The launch of the strategy was marked with a tree-planting ceremony by the head of the district in Rumbia Village, 16 March 2016. Rumbia was selected as the most symbolically appropriate place for the ceremony because it is one of the driest parts of the district. The tree planting took place prior to a workshop on the strategy, which was facilitated by the Agroforestry and Forestry in Sulawesi: Linking Knowledge to Action project funded by Global Affairs Canada and the CGIAR Research Program on Forests, Trees and Agroforestry.
‘Even though Rumbia is dry and hot, there are many places of interest: waterfalls, mountain peaks, beautiful views and nice people’, said Rahman Mas’ud, head of Rumbia Sub-district. ‘The symbolism of the ceremony with our district head will inspire the community to also plant more trees. One of the reasons we chose Rumbia Village for this activity was to start to market its tourism potential’.
‘Planting trees is one way of increasing land and environmental conservation,’ said the head of Jeneponto District, Iksan Iskandar, during the ceremony, which was also the opening of an environmental services’ workshop conducted as part of the strategy. ‘This is not the first time I’ve planted trees with, and for, communities and it definitely won’t be the last.
‘Transforming the landscape of this district obviously requires a lot of effort’, continued Iskandar as he invited all of the 45 participants in the workshop to be actively involved in implementing the strategy and to even practice elements of it, such as planting trees, at home.
‘We have begun to see a change of mindset in our community towards maintaining natural resources.
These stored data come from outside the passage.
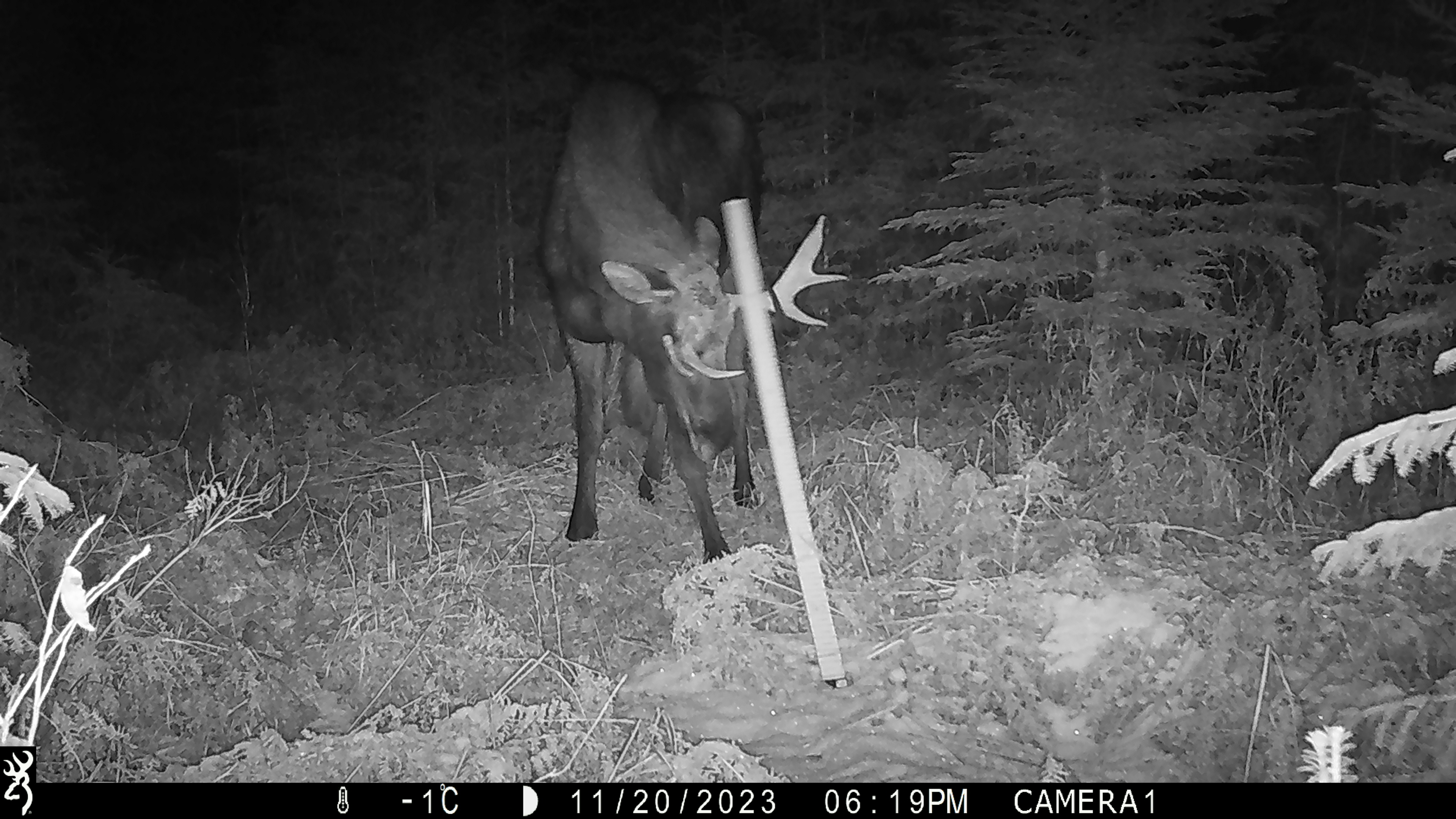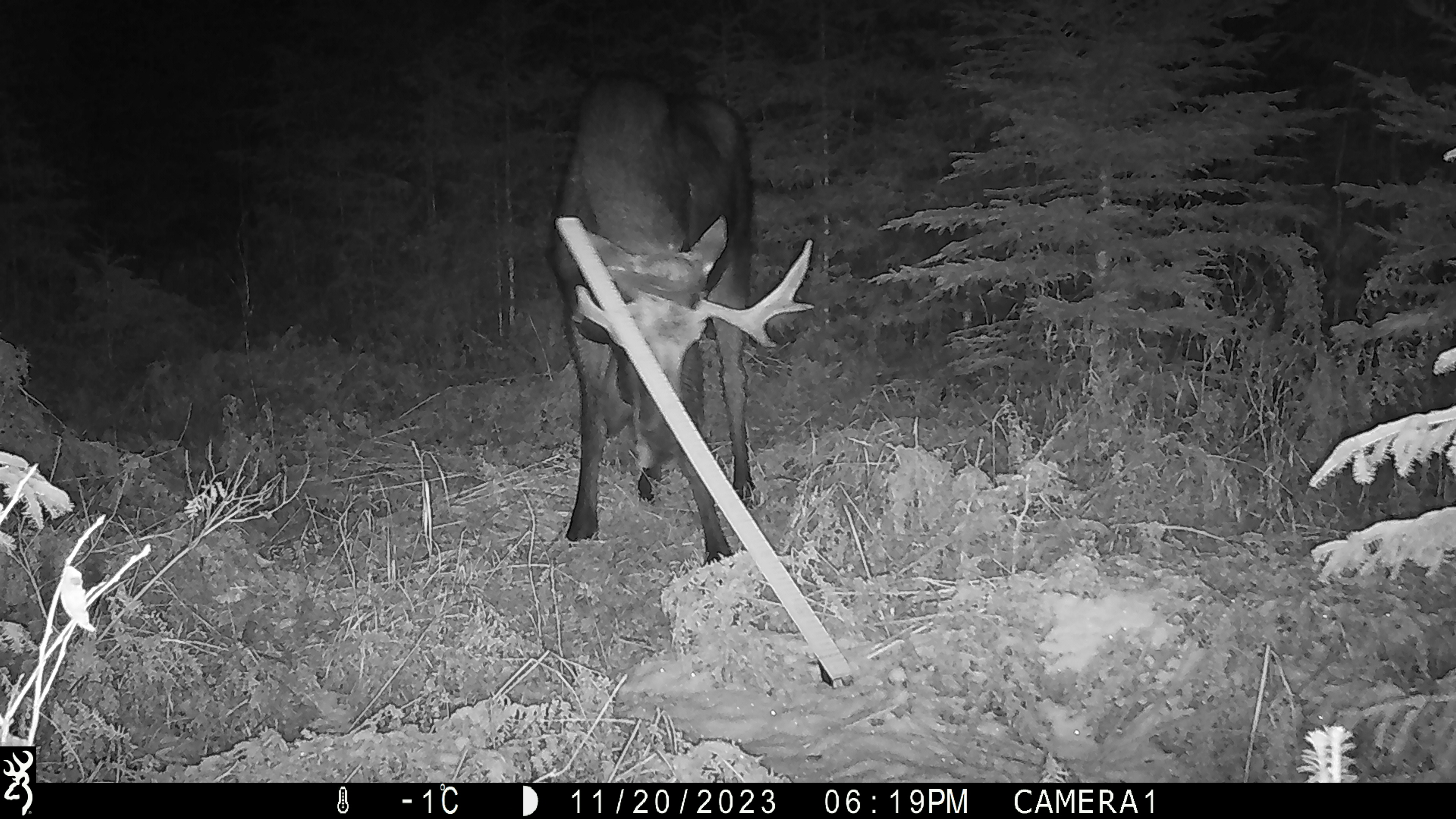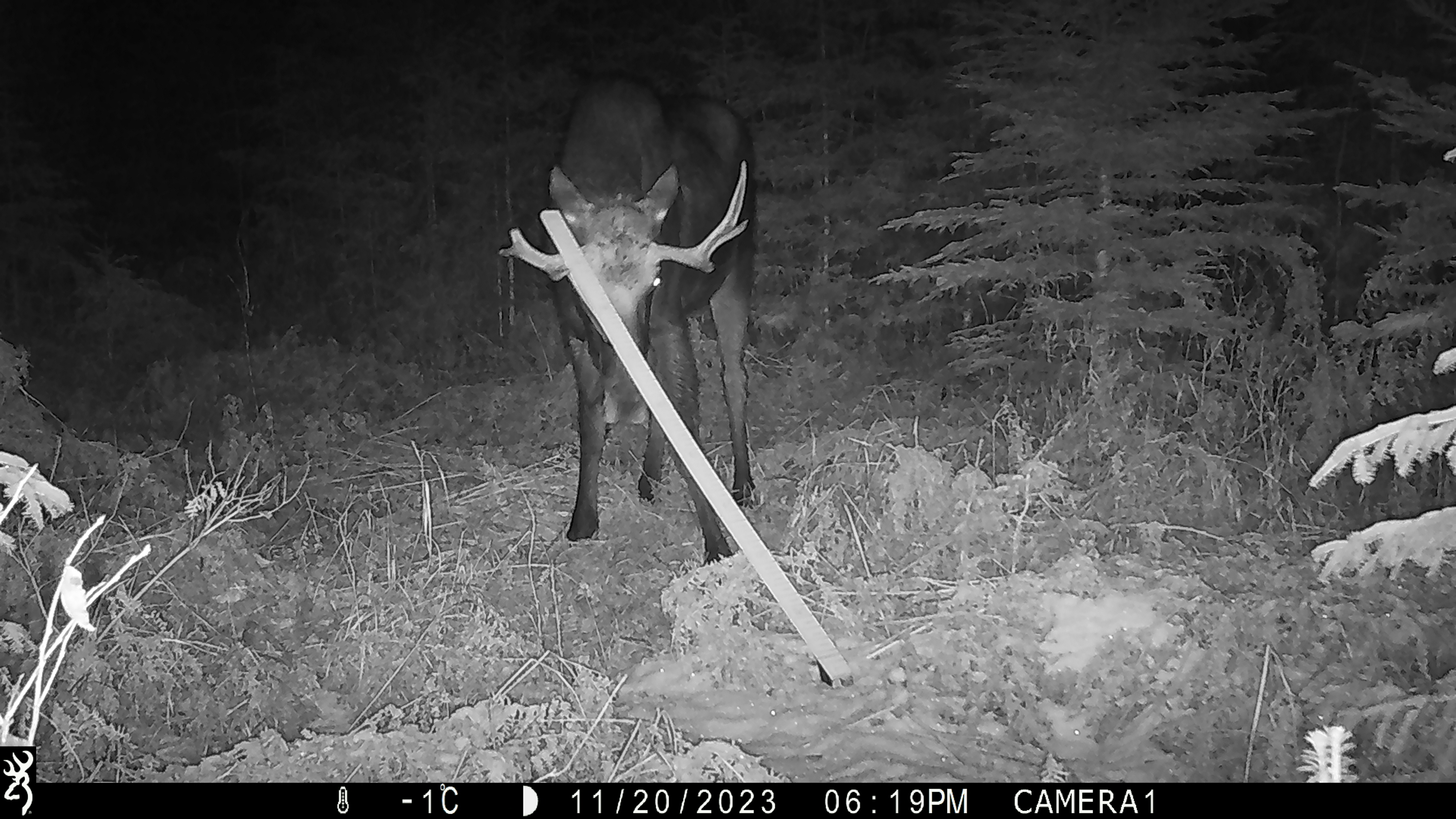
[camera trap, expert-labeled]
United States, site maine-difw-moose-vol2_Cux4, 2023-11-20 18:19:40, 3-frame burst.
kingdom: Animalia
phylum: Chordata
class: Mammalia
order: Artiodactyla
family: Cervidae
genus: Alces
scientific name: Alces alces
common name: moose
Moose (Alces alces).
We now know that Rumbia is a good place for agroforestry. We can see many new seedlings starting to green the way to the waterfalls nearby. This is a manifestation of the hard work already carried out by everyone’.
Pratiknyo Purnomosidhi, AgFor coordinator for South Sulawesi Province, responded on behalf of the project, saying that, ’Rumbia has a lot of hidden potential: natural resources, smart villagers and cooperative government. But the most difficult thing is to change people’s mindset. We started with a small group in Ujung Bulu Village, which has become a good example for others. It obviously takes time and much effort but together we can change our mindsets and our landscapes’.
AgFor had only started its activities in Jeneponto and neighbouring Gowa in 2014 after establishing the program firstly in Bantaeng and Bulukumba districts in 2012. AgFor offers hope to farmers through training in agroforestry and forestry. After establishing itself in South and Southeast Sulawesi provinces, operations in Gorontalo Province began in early 2014.